Forty years and four Grammy Awards (all won this decade) into
his career, Guy — who turns sixty-two in July — is about to
release Heavy Love (Silvertone), an album of sometimes
snarling, sometimes soulfully burnished blues that will undoubtedly
put him in the running for a fifth trophy.
Last spring, Guy opened for the Rolling Stones on the closing
date of their U.S. tour in Chicago, and in July, he’ll kick off a
tour of his own (with teenage blues prodigy Jonny Lang) that should
serve as a reminder of where disciples from Jimi Hendrix to Stevie
Ray Vaughan got their ideas about hotwiring a blues-stoked guitar
to amped rock and wrapping it up in a package of fiery
showmanship.
“When I pick up my guitar, man, I get excited,” Guy says, and
you can practically *hear* the smile spread across his face on the
other end of the line. “When I first came to Chicago, guys like
B.B. (King) used to look at me and say, ‘he’s gotta be on drugs.’
But I didn’t even know what drugs were when I come here from
Louisiana, man.”
Guy didn’t become “the greatest living blues guitarist in the
world” overnight. When he made the pilgrimage from his hometown of
Baton Rouge, La. to check out the post-war electric blues explosion
in the late Fifties, his goals were modest.
“I came to Chicago to hear people like Howlin’ Wolf and Muddy
Waters, not to meet ’em, because to me that would have been
*unreal,*” he says. “And when I wound up shaking hands with those
people I thought I had my Grammy and my gold record. And here I am
now, talking with you this morning and they’re no longer with us.
Hopefully, they’re looking down on me and smiling because they know
I’m trying to carry on.”
For many of those years between the time Guy began recording his
own dynamic brand of blues for the Chess label and success
consented to meet him halfway, carrying on hasn’t come easy. The
story, of course, is a familiar one, rooted mostly in the racism of
a white mainstream’s refusal to play authentic blues on the radio
even as it embraced pale imitations of the form.
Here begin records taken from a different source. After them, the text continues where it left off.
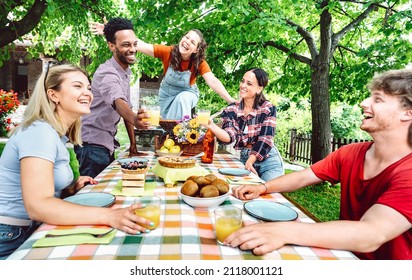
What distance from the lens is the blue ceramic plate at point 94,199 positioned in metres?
1.48

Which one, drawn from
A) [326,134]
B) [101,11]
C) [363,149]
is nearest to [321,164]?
[363,149]

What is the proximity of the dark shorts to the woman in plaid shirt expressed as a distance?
126 cm

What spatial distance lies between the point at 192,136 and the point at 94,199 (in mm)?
1323

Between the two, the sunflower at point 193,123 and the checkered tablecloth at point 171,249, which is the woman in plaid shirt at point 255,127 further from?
the checkered tablecloth at point 171,249

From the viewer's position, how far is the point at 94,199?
1.54 metres

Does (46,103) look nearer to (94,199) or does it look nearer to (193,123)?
(94,199)

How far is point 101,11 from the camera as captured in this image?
19.6 ft

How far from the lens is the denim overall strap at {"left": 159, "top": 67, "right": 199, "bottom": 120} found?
370cm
For Guy, it meant going more than a decade without a recording
contract and surviving through barn-storming, year-round tours with
harpist Junior Wells, his great friend and longtime collaborator
who died earlier this year at age sixty-three. Before Wells’ death,
there had been speculation in blues circles as to why the two
stopped touring together by the mid-Nineties. Guy says rumors of a
falling-out couldn’t be farther from the truth.
“I was with him until the last breath left his body,” Guy says
of Wells. “When we broke up, the media made it seem as if it was
something between us, and that wasn’t the case, man. What happened
was that we were playing small joints and every time we’d play,
[the club owner] would turn the house over twice or three times. To
play forty minutes for someone who paid a few bucks to see both of
us wasn’t fair to the fans. We tried to make it work and just
couldn’t do it.” But the fruitful Guy/Wells partnership, which had
begun in 1965 and produced several seminal albums, made the pair a
favorite international touring draw during the Seventies and
Eighties — even if Guy couldn’t find a home for his music.
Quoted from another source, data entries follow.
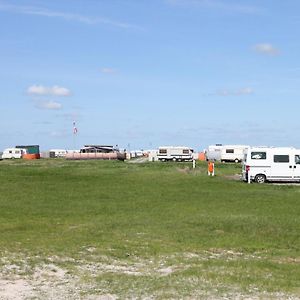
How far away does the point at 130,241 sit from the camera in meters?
13.7

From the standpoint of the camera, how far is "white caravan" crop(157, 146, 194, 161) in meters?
89.4

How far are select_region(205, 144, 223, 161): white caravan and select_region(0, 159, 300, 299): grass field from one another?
6492cm

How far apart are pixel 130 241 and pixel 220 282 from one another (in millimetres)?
4648

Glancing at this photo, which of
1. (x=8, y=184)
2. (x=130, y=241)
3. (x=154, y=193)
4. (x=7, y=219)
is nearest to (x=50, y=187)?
(x=8, y=184)

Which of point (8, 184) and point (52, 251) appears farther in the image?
point (8, 184)

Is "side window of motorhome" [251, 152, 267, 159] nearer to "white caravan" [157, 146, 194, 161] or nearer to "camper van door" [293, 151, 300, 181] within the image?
"camper van door" [293, 151, 300, 181]

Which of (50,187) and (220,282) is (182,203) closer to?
(50,187)

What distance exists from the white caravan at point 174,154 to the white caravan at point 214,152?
3.50 meters

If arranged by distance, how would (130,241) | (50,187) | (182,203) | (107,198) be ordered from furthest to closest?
(50,187) < (107,198) < (182,203) < (130,241)

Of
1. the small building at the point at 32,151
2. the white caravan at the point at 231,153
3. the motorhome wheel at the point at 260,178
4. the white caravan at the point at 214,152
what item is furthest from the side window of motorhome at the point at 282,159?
the small building at the point at 32,151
“All the while when I was without a contract, guitar players
like Eric [Clapton], Jeff Beck, and Stevie Ray Vaughan kept saying,
‘I got this from Buddy and I got that from Buddy, and the record
companies were saying, ‘Well, who is he? Is he white? How old is
he?,'” Guy says. “I got reports back about ten years ago of people
saying I was too old to play.”
When Clapton invited Guy to perform as a guest at his annual
Royal Albert Hall concert series, however, his appearance made one
thing abundantly clear: if Guy was too old to play guitar, he was
certainly fooling everyone with the blazing fretwork and those
blizzard-fast runs. Within months, Guy was signed to Silvertone and
began what is essentially his second career. His first album for
Silvertone, 1991’s Damn Right, I’ve Got The Blues,
featured appearances by several of the artists who had championed
him, and won Guy his first Grammy.
Still, some things never change. It’s still a painful memory for
Guy as he recalls the time several years ago when a young disc
jockey in his hometown of Baton Rouge approached him at the table
where he was autographing copies of Damn Right — his
first gold record — and told him that he loved the album but
wasn’t allowed to play it on the air because of Guy’s skin color.
But through the bad times and the worse, Guy’s never been a man to
hold grudges. He just keeps pressing on.
“Being black and a blues player, man, you just hope you can get
something out there that radio stations will play,” Guy says of
Heavy Love. “The biggest challenge for me is making a
record that they can’t refuse to play. Because I got a job to do,
man. It’s a burden that’s been put on my shoulders by Howlin’ Wolf,
Muddy Waters, Sonny Boy Williamson, Lightnin’ Hopkins, Jimmy Reed
… all those guys. I’m trying to carry the torch for them.”